Рефрен Склянки бьют на повороте, / Чтоб никто не стал хромой имеет двойную семантику. В бытовом понимании речь идет о трамвайных звонках на поворотах, предостерегающих пассажиров и пешеходов от того, что их зацепит вагоном. В мифологическом представлении, по одной из версий [17, с. 602], хромота, одна нога связывается с семантикой искры, быстрого огня. Таким образом, трамвай, причастный воде, огню и земле, становится универсальным транспортом, которому подчинены все стихии. Трамвай – медиатор между жизнью и смертью. Отрезанная часть тела является устойчивым мотивом трамвайной символики. В стихотворении Ю. Мориц герой может потерять ногу. Р. Тименчик в связи с «навязчивой темой обезглавливания», связанной с трамваем [19, с. 139], приводит в пример трамваи у С. Городецкого, А. Ремизова, В. Шершеневича,
М. Булгакова. С.В. Полякова рассматривает гиньольный мотив (продажу отрезанных голов) в «Заблудившемся трамвае». Детская «трамвайная» поэзия ХХ в. усваивает мотив обезглавливания в опосредованном виде. Тема потери головы является центральной в стихотворении И. Иртеньева «Вожатый и трамвай» (1981). Его вагон, также как и у Ю. Мориц, падает под гору, унося персонажей в бездну нижнего мира: Что за ужас, ай-ай-ай! / Мчится под гору трамвай. / А за ним бежит вожатый / С головой, в дверях зажатой [6, с. 26]. В стихотворении Иртеньева вожатый пытается получить допуск у пассажиров на вход в свой же вагон, т.е. получить разрешение на право управления собственной и чужой жизнью. Произведение можно трактовать в социально-философском аспекте как стихотворение об инертности будничной жизни и о страхе человека утратить привычные координаты движения своего «вагона».

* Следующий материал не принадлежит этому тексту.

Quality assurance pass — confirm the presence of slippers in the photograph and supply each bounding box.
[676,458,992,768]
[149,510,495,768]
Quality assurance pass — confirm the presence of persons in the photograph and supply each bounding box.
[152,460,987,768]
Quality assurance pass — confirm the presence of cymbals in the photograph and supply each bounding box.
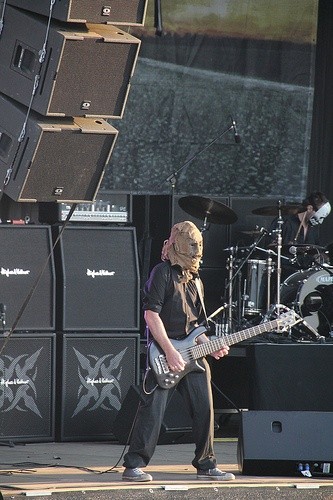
[179,195,238,224]
[253,205,299,217]
[271,242,325,252]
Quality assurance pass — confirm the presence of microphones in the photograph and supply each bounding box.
[260,227,271,235]
[231,116,241,143]
[289,246,307,256]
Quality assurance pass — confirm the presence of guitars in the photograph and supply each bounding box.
[148,317,289,389]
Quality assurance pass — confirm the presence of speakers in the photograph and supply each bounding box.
[135,194,299,337]
[236,409,333,478]
[0,223,141,446]
[0,0,148,205]
[114,389,220,445]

Символ трамвая не однозначен. В начале ХХ в. он помогает поэтам передать сумятицу изменяющегося времени, дает надежду на прогресс, но и рождает страх быть раздавленным или отброшенным в сторону бездушной высокоскоростной машиной. Новый транспорт требует воспитания нового успешного героя. Во второй половине века персонажи меньше пытаются соответствовать требованиям общества. Они способны увидеть его отстраненно, вглядываясь в прошлое и осознавая непричастность ушедшему времени. Вместе с идеей прямого воспитания уходит и жесткая иерархия. Но диалектика свободы / предопределенности движения, а также диалектика одушевленности / механистичности остается на протяжении всего «маршрута следования» трамвая по столетию.